### [ACTIVITY]
Below are records; the lines starting at the one with "Bán gấp đất" and ending at the one with "Necta Snakky Combination" must be reproduced exactly, both included. Pictures must not appear.

### [SOURCE DATA]
========
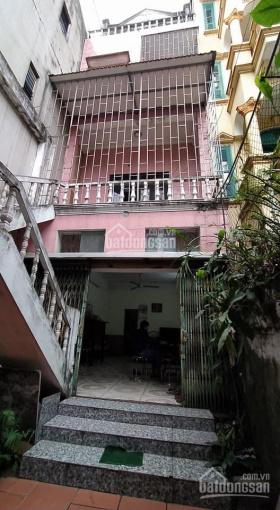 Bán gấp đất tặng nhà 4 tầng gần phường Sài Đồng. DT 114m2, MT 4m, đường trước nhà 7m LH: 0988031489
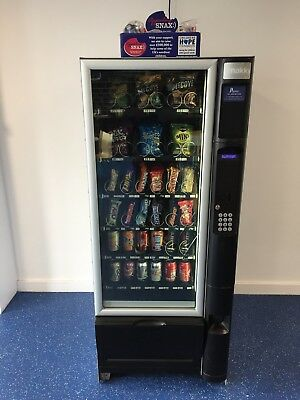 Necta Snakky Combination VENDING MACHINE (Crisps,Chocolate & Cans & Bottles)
========
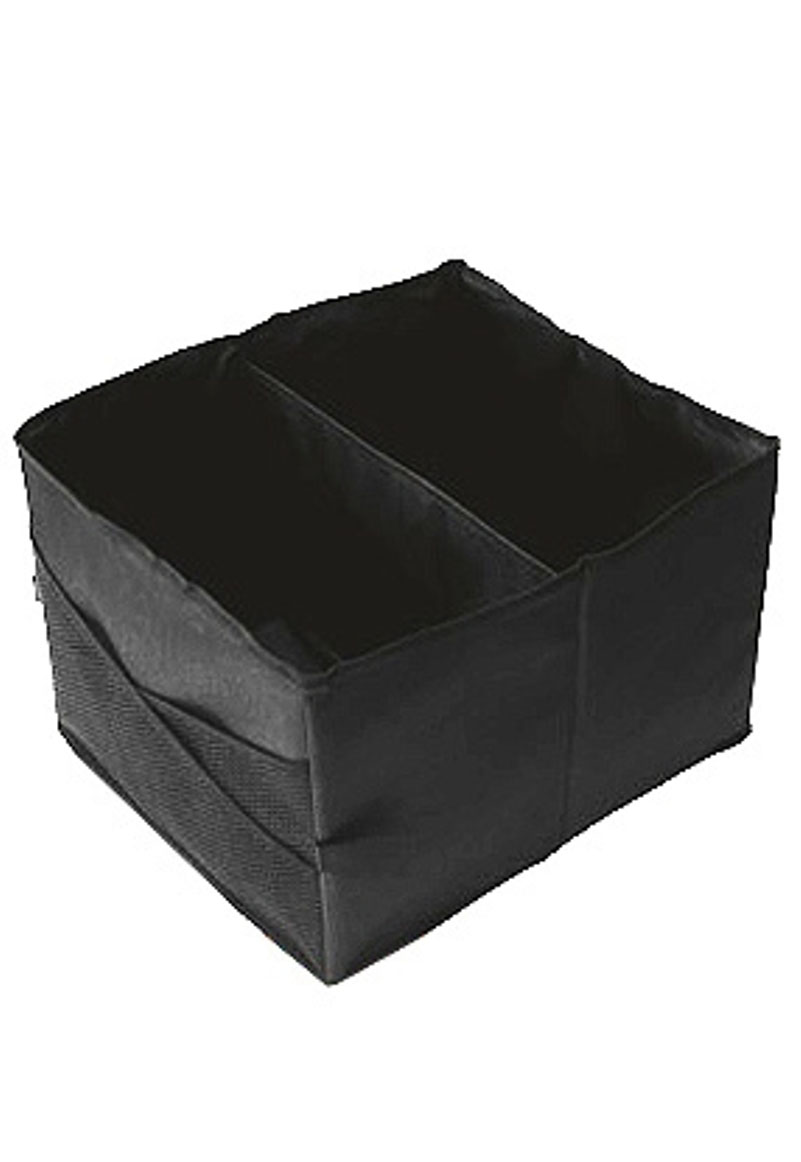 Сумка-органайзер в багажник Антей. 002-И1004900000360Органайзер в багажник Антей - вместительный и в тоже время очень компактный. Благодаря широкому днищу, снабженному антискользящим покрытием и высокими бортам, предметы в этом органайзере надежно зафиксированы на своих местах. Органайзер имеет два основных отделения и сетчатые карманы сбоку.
========
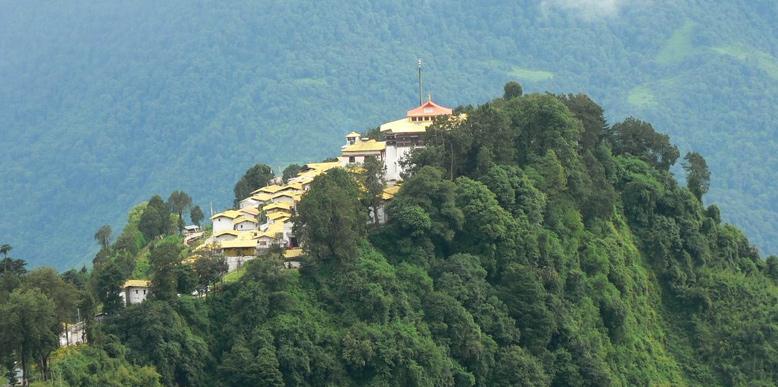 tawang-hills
========
### [OUTPUT FOR THIS TASK]
 Bán gấp đất tặng nhà 4 tầng gần phường Sài Đồng. DT 114m2, MT 4m, đường trước nhà 7m LH: 0988031489
 Necta Snakky Combination VENDING MACHINE (Crisps,Chocolate & Cans & Bottles)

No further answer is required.